* OBJETIVO DA TAREFA *
Redija a continuação do texto sobre o romance Lolita, começando imediatamente após a última frase apresentada.

O polêmico Lolita,
de Vladimir Nabokov, é publicado em inglês, no ano de 1955.
Considerado escandaloso, foi rejeitado por diversas editoras até ser
finalmente publicado, não obstante, foi o mais importante romance
escrito pelo autor.
A história é narrada em primeira
pessoa, pelo próprio protagonista, o professor de literatura
francesa Humbert Humbert, que se apaixona por sua enteada de doze
anos, Dolores Haze, a quem apelida, secretamente, de Lolita, e que
será sua própria ruína. O professor, que se encontra na idade de
37 anos, define-se a si próprio, já no início da trama, como um
pervertido intratável, mas não sem investir em uma justificativa:
um romance traumático vivido justamente em sua pré-adolescência
teria sido a causa de seus “desvios” amorosos.
A morte súbita de sua então
namorada, de idade e aspectos similares aos de Lolita, lhe teria
deixado marcas profundas na adolescência, que lhe renderam
direcionamentos pouco ortodoxos no curso de sua vida, custando-lhe,
ao final, sua própria liberdade.
A obra, que posteriormente ganhou
duas adaptações para o cinema, revela as habilidades do autor, com
suas múltiplas qualidades literárias além de uma estrutura
bastante original: o autor explora uma mistura de estilos
cinematográficos que se inicia num estilo tipicamente europeu, com a
exposição de questões psíquicas e eróticas; tornando-se depois
um drama, quando o professor vai morar em New Hampshire, uma cidade
periférica sem muito atrativo - até se ver arrebatado pela pequena
Dolores; posteriormente a obra vai adquirindo aspectos de um road
movie, quando o
protagonista, em uma longa viagem de carro pelos Estados Unidos, dá
início ao romance proibido, momento esse em que ganha espaço,
também, o enigma de um perseguidor misterioso e; termina com uma
espécie de drama policial, num estilo de film
noir.
A própria situação do
protagonista, enquanto narra sua história, já consiste em um
poderoso recurso literário, bastante original, de que o autor se
serve: Humbert está em corte, sendo julgado e é nesse momento em
que toda a trama se desenvolve: no narrar de suas memórias; o
julgamento exerce o papel de uma cena suporte em que o protagonista,
que é o réu, deve narrar os fatos, criminosos, aos jurados,
encontrando oportunidade de rememorar, não sem um misto de êxtase e
culpa, os capítulos que ele mesmo considera os mais sublimes de sua
vida, como indicam as seguintes passagens:
“O horror atroz, incrível,
insuportável e provavelmente eterno que ora sinto, era apenas uma
pequena mancha preta no azul de minha felicidade”

* DADOS DE ORIGEM *
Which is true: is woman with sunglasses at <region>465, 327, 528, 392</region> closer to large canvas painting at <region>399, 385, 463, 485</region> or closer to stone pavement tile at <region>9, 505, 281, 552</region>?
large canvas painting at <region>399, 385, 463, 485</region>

* RESULTADO DO EXERCÍCIO *
“Estou tentando descrever essas
coisas não para revivê-las na infinita miséria que é hoje minha
vida, mas para separar a dose de inferno e a dose de céu que existem
naquele mundo estranho, terrível, enlouquecedor, que é o amor por
uma ninfeta. A bestialidade e a beleza se encontram num determinado
ponto – e é essa fronteira que eu desejo fixar, mas sinto que meu
esforço é totalmente vão”.
Ironicamente, o réu tende a
conquistar certa simpatia do leitor exatamente por não tentá-lo
convencer. Sem nenhuma expectativa de ser compreendido, ele explica o
mundo próprio, de leis próprias e indiferente, que era a paixão
vertiginosa que ele nutria por Lolita: “...insisto
em provar que não sou, nem nunca fui, e não poderia ser jamais, um
crápula brutal. As pacíficas e sonhadoras regiões pelas quais
rastejei são o patrimônio de poetas e não o valhacouto de
criminosos”.
Abrigando-se sob as asas dos poetas, com a “verdade” estranha e,
ao mesmo tempo, popular, de que o amor está numa dimensão à parte
(embora, no seu caso, isso se mostre bastante discutível), Nabokov
faz com que o leitor se deixe seduzir, lentamente, pela subjetividade
do réu.
O arremate fundamental do autor é
nos apresentar um réu convicto de ter sido, não o sedutor, mas o
seduzido. Isso nos traz um conflito, dos mais perturbadores: “...às
seis ela estava acordada e por volta das seis e quinze éramos
tecnicamente amantes. Senhores do juri, vou contar-lhes algo muito
estranho: foi ela quem me seduziu”.
O amor que Humbert nos confessa nos
confunde, trazendo momentos que se mesclam de um total repúdio e uma
estranha simpatia, que chega a nos causar culpa; é com uma incômoda
surpresa que nos flagramos simpáticos à paixão nociva de Humbert,
dado o seu poder de nos convencer a respeito da legitimidade, não de
suas ações, mas de seus sentimentos, a partir dos quais, os
desdobramentos, esses sim serão sempre passíveis de julgamento. Não
obstante, Humbert nos coloca ainda mais um conflito de consciência,
ao informar que a pequena “ninfeta”, como ele mesmo gosta de
chamá-la, tomara as iniciativas, fatais, conforme a última passagem
citada.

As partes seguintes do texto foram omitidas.